> Texto do exercício:
Lara Resende cita como exemplo a aprovação do presidente Jair Bolsonaro, que atingiu 37% segundo a última pesquisa Datafolha, o mais alto nível em sua gestão. “O governo Bolsonaro está no auge do seu ponto de apoio desde a posse porque o gasto emergencial de R$ 600 teve efeito extraordinário”, afirma o economista.
– Foto: Silvia Zamboni/Valor
Embora o teto que limita os gastos do governo seja defendido como uma “posição racional” – “e de racionalidade não tem nada”, ele diz -, “é simplesmente uma defesa política de não dar mais força a esse governo.” O economista ressalta que essa “disputa política” é legítima, mas precisa ser compreendida como tal. “Ela não pode ser interpretada e discutida como se fosse com base em leis naturais e científicas da economia. Ela é falsa, é uma discussão política e assim que deve ser entendida.”
Lara Resende questiona o “dogmatismo fiscal”, a ideia de que independentemente da situação, é sempre preciso dar prioridade ao equacionamento das contas públicas. Segundo ele, por causa da pandemia, “no mundo, o dogmatismo fiscal cedeu a uma prática realista, mas curiosamente, no Brasil, não”.
Ele diz que há uma insistência, e não apenas do governo, de que o Estado não pode gastar. “O teto de gastos é algo completamente inviável. Foi uma restrição imposta em um momento que fazia sentido, mas hoje é inviável. As despesas obrigatórias continuam a crescer, e a principal delas continua sendo a previdência do setor público”, ele afirma, destacando que a reforma da Previdência do governo Bolsonaro recaiu sobretudo no INSS, ou seja, na previdência privada.
Segundo Lara Resende, com a pandemia, a equipe econômica do governo se viu em um caso de “dissonância cognitiva”, porque sua prioridade sempre foi defender o reequilíbrio das contas, mas precisou reconhecer que, neste momento, não fazia sentido.
Para Raul Velloso, ex-secretário de Assuntos Econômicos do Ministério do Planejamento e presidente do Fórum Nacional, a situação é “curiosa”, porque enquanto “a equipe econômica se esfacelou”, diz ele em referência às baixas recentes, a popularidade do presidente sobe.
Velloso afirma que o embate entre uma ala do governo que é a favor da expansão dos gastos e outra que prega o controle fiscal mais duro é uma questão que não está resolvida. “O presidente parece favorecer um lado, às vezes outro. Penso que isso terá de chegar a uma definição que dê mais consistência para a ação do governo, ou seja, um lado ganhar do outro.”

(Itens do conjunto de dados armazenado)

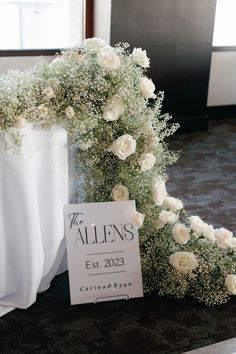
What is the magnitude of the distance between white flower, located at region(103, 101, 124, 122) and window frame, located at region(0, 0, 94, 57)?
112 inches

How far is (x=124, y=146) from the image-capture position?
2195 mm

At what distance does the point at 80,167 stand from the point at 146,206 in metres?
0.38

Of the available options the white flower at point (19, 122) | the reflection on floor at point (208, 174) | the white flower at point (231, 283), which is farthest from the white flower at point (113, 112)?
the reflection on floor at point (208, 174)

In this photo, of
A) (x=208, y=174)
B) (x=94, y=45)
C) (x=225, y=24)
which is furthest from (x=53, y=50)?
(x=94, y=45)

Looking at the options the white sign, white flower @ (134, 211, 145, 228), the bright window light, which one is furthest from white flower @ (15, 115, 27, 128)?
the bright window light

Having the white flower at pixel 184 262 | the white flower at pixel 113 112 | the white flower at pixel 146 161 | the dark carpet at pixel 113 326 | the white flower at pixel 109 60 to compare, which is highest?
the white flower at pixel 109 60

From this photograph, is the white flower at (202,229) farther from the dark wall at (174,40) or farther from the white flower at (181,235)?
the dark wall at (174,40)

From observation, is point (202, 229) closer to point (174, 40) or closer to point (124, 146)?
point (124, 146)

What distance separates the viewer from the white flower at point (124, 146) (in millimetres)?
2186

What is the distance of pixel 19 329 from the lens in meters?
2.19

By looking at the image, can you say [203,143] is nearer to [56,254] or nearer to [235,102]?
[235,102]

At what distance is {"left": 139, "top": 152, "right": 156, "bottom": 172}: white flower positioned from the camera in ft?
7.45

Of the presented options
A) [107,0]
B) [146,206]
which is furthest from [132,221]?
[107,0]

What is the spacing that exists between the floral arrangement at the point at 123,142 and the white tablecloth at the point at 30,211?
0.09 metres
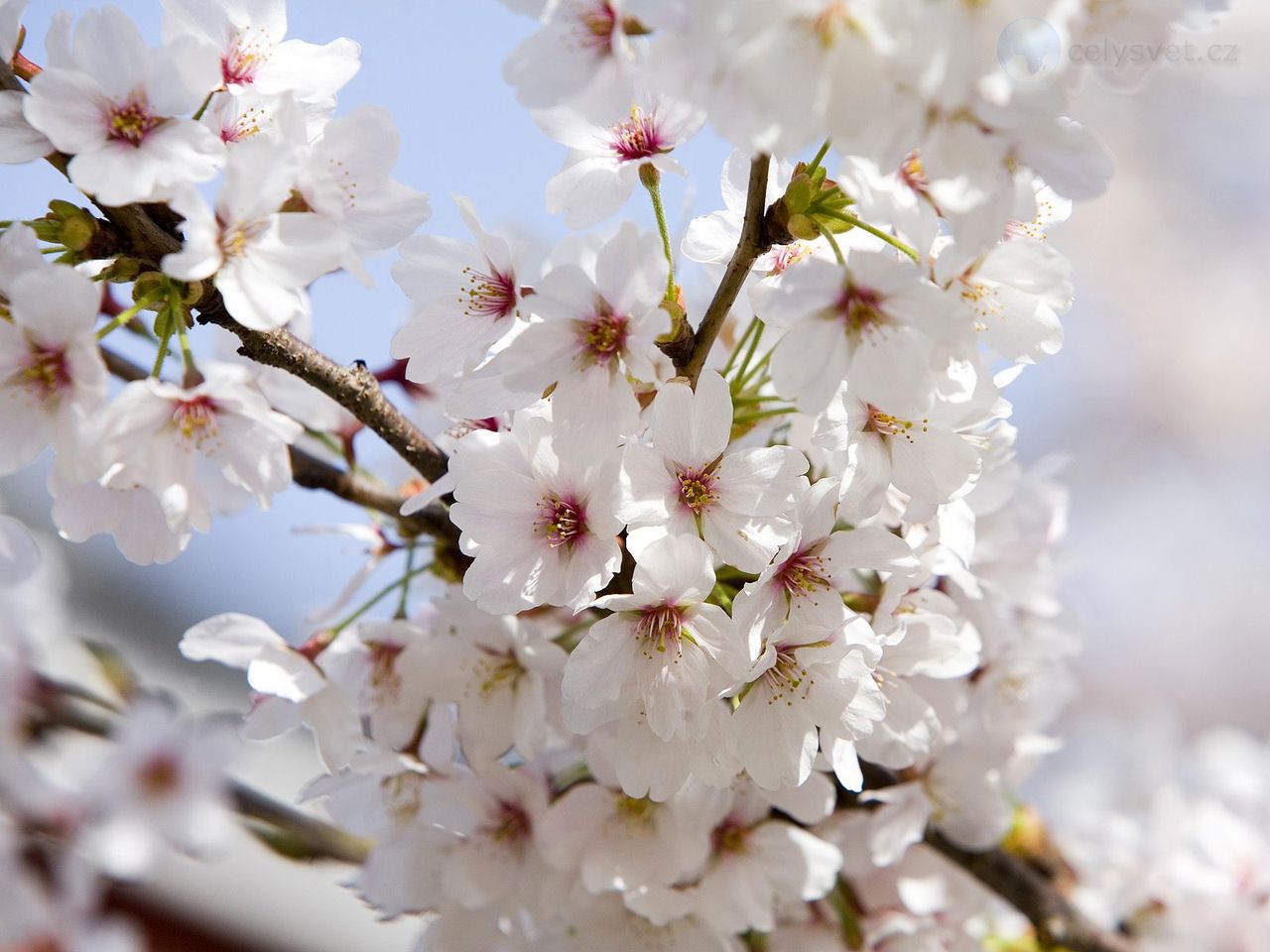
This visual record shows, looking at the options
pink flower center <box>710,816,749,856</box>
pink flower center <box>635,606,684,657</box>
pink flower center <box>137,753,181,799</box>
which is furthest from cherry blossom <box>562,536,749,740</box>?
pink flower center <box>137,753,181,799</box>

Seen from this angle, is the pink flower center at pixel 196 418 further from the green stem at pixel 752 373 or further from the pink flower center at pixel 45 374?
the green stem at pixel 752 373

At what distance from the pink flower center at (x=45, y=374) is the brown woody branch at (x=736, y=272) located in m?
0.29

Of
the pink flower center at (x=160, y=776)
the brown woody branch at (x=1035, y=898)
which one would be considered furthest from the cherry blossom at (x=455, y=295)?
the pink flower center at (x=160, y=776)

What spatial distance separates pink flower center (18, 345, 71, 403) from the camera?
495mm

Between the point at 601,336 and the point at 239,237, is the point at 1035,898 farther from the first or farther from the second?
the point at 239,237

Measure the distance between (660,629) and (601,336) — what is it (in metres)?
0.15

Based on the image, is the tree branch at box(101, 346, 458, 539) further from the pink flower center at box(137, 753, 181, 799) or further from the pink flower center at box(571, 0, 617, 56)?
the pink flower center at box(137, 753, 181, 799)

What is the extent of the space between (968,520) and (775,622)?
0.49 ft

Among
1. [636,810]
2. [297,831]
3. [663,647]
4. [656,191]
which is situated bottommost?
[297,831]

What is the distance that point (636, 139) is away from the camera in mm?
588

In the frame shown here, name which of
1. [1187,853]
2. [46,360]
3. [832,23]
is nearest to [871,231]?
[832,23]

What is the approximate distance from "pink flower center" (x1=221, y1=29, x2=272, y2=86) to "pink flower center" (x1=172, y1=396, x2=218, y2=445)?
172 millimetres

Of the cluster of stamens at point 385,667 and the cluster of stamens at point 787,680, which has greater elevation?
the cluster of stamens at point 787,680

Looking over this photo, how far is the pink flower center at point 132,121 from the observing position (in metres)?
0.48
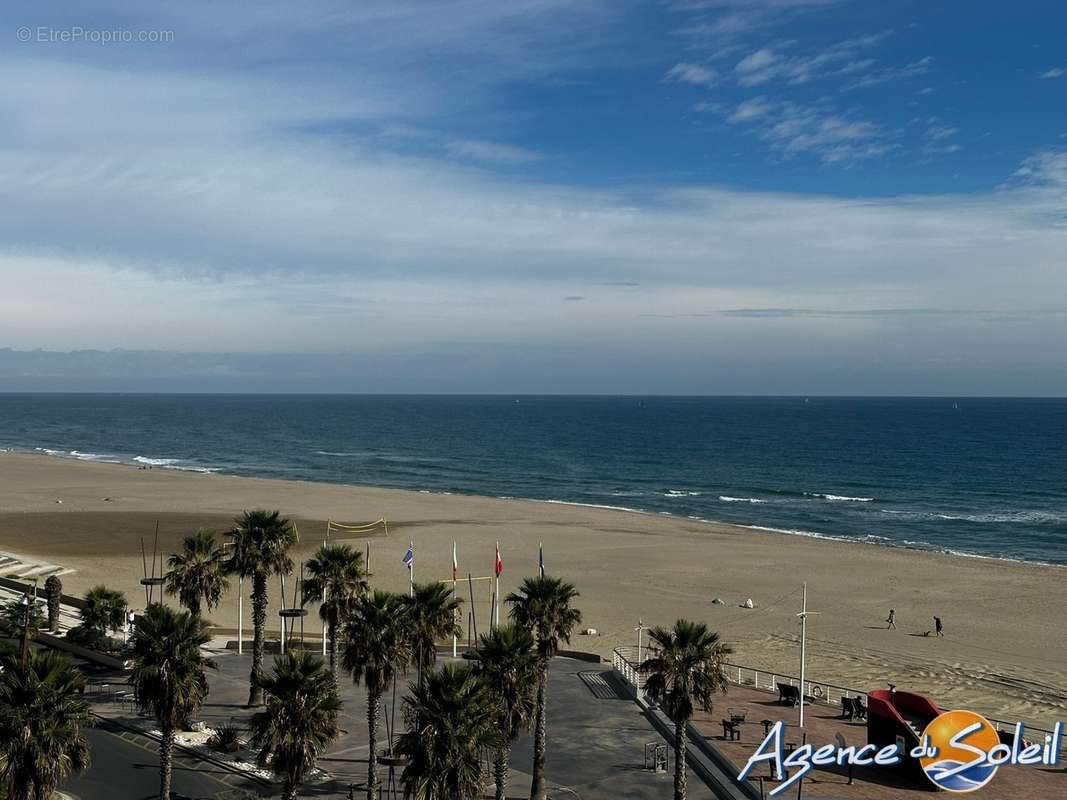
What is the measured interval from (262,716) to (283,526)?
51.9ft

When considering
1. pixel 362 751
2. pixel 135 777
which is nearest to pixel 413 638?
pixel 362 751

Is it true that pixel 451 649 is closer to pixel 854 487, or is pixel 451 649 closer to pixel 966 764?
pixel 966 764

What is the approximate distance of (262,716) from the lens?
25.4 metres

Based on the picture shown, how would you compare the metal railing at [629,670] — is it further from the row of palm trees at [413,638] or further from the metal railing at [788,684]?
the row of palm trees at [413,638]

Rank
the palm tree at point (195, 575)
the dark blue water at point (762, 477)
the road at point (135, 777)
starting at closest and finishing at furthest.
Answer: the road at point (135, 777) → the palm tree at point (195, 575) → the dark blue water at point (762, 477)

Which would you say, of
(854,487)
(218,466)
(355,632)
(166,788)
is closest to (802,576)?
(355,632)

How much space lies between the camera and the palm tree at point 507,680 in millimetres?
27109

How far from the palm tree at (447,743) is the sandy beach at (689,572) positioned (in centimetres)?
2776

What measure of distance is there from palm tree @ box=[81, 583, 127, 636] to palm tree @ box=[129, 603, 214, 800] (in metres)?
19.1

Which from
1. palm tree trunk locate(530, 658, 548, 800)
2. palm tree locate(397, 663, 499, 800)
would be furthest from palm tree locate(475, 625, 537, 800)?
palm tree locate(397, 663, 499, 800)

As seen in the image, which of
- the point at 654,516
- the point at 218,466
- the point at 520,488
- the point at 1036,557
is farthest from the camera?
the point at 218,466

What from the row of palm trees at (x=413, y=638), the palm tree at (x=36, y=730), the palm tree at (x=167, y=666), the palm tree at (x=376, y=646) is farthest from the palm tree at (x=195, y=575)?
the palm tree at (x=36, y=730)

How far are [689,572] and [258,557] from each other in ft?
137

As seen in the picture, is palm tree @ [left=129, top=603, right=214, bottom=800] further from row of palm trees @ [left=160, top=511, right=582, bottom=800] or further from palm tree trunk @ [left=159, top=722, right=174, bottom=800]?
row of palm trees @ [left=160, top=511, right=582, bottom=800]
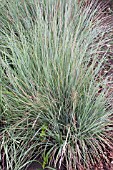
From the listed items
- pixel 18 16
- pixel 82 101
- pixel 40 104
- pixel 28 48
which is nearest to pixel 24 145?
pixel 40 104

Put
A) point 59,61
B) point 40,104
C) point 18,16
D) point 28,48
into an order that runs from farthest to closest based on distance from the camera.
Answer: point 18,16
point 28,48
point 59,61
point 40,104

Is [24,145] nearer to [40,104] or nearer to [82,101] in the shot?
[40,104]

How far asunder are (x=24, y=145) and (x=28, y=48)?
71 centimetres

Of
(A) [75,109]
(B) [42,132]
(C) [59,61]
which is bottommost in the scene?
(B) [42,132]

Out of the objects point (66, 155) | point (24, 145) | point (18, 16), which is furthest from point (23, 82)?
point (18, 16)

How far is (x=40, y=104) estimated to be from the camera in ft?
6.77

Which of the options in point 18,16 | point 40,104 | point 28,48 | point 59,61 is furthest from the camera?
point 18,16

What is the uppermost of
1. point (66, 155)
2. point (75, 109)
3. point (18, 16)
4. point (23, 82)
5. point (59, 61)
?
point (18, 16)

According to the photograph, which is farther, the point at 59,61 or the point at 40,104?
the point at 59,61

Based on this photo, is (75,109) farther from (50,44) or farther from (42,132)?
(50,44)

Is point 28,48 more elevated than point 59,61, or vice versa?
point 28,48

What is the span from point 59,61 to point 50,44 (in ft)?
0.61

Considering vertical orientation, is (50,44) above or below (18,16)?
below

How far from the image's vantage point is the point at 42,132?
82.5 inches
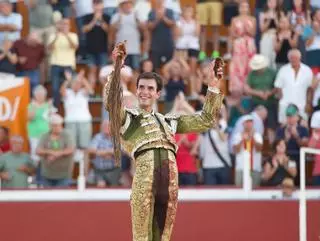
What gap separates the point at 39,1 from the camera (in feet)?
42.7

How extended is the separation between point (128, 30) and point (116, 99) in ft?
21.3

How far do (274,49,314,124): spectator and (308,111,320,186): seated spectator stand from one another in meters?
0.32

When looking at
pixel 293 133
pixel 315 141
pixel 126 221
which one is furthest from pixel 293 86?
pixel 126 221

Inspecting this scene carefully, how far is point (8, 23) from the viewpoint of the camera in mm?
12734

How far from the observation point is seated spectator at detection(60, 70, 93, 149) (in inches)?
469

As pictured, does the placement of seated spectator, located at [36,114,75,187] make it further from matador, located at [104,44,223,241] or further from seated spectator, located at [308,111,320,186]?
matador, located at [104,44,223,241]

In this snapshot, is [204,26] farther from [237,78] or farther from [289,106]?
[289,106]

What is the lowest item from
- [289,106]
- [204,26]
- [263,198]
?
[263,198]

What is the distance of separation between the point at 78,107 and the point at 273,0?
2623 millimetres

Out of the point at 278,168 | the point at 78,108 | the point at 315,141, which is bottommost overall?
the point at 278,168

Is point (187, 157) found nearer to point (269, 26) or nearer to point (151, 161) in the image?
point (269, 26)

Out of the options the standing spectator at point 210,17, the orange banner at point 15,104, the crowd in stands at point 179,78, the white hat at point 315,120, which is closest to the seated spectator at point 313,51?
the crowd in stands at point 179,78

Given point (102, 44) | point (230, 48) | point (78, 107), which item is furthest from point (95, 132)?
point (230, 48)

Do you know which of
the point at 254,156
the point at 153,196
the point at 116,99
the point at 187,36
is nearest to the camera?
the point at 116,99
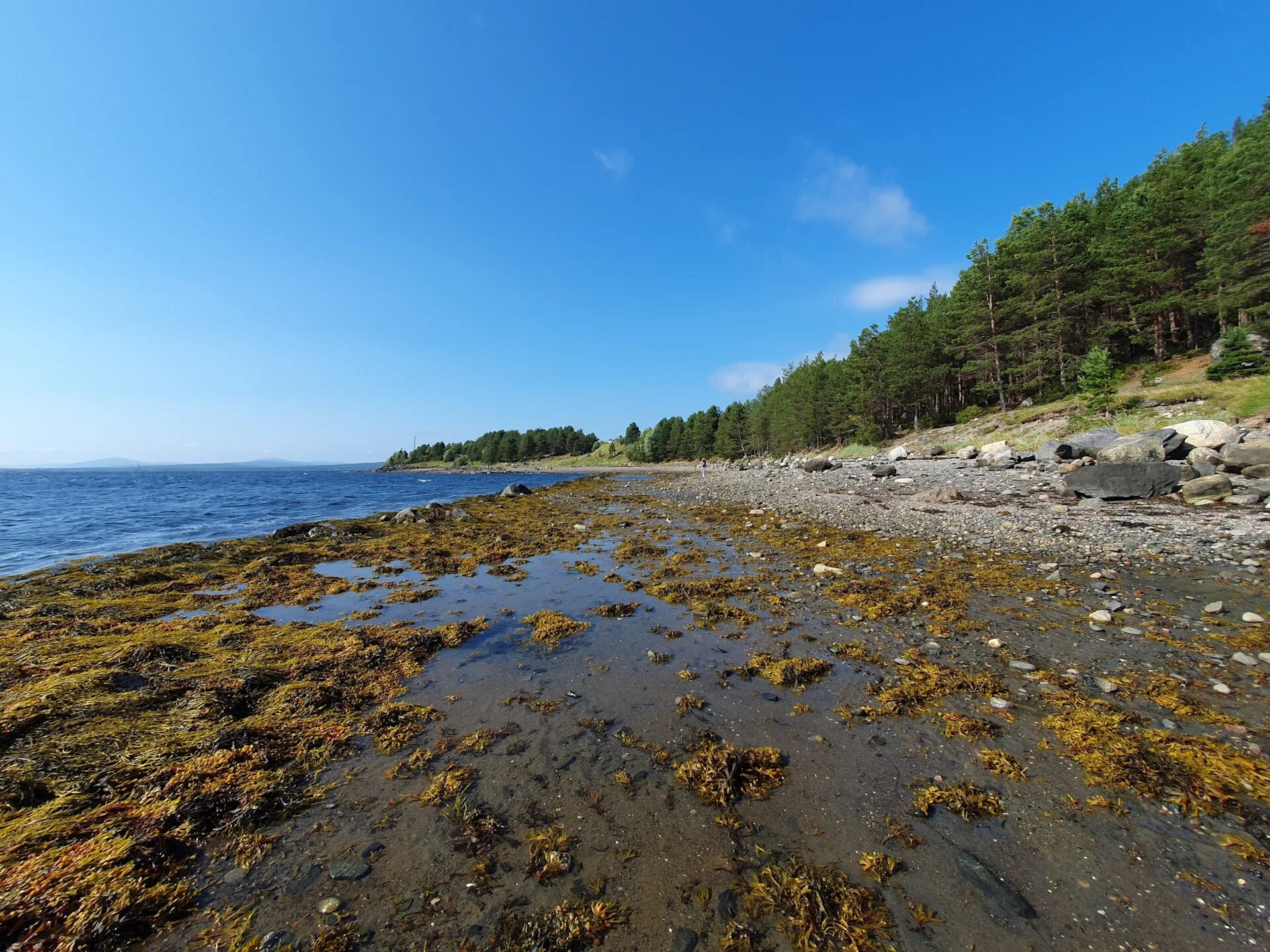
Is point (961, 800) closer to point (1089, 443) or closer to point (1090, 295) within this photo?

> Enunciado:
Transcreva literalmente a parte do texto sobre o teto de gastos que começa com "Ele diz que" e segue até "não fazia sentido.".

> Resposta da tarefa:
Ele diz que há uma insistência, e não apenas do governo, de que o Estado não pode gastar. “O teto de gastos é algo completamente inviável. Foi uma restrição imposta em um momento que fazia sentido, mas hoje é inviável. As despesas obrigatórias continuam a crescer, e a principal delas continua sendo a previdência do setor público”, ele afirma, destacando que a reforma da Previdência do governo Bolsonaro recaiu sobretudo no INSS, ou seja, na previdência privada.
Segundo Lara Resende, com a pandemia, a equipe econômica do governo se viu em um caso de “dissonância cognitiva”, porque sua prioridade sempre foi defender o reequilíbrio das contas, mas precisou reconhecer que, neste momento, não fazia sentido.